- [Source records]
########

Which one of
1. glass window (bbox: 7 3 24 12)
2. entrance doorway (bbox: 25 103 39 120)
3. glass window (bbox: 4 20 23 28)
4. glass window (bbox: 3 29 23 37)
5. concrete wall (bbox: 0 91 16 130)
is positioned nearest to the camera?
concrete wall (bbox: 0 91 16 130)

########

Please copy every one of the rows above, word for word.

- [SOLUTION TO THE PROBLEM]
Which one of
1. glass window (bbox: 7 3 24 12)
2. entrance doorway (bbox: 25 103 39 120)
3. glass window (bbox: 4 20 23 28)
4. glass window (bbox: 3 29 23 37)
5. concrete wall (bbox: 0 91 16 130)
is positioned nearest to the camera?
concrete wall (bbox: 0 91 16 130)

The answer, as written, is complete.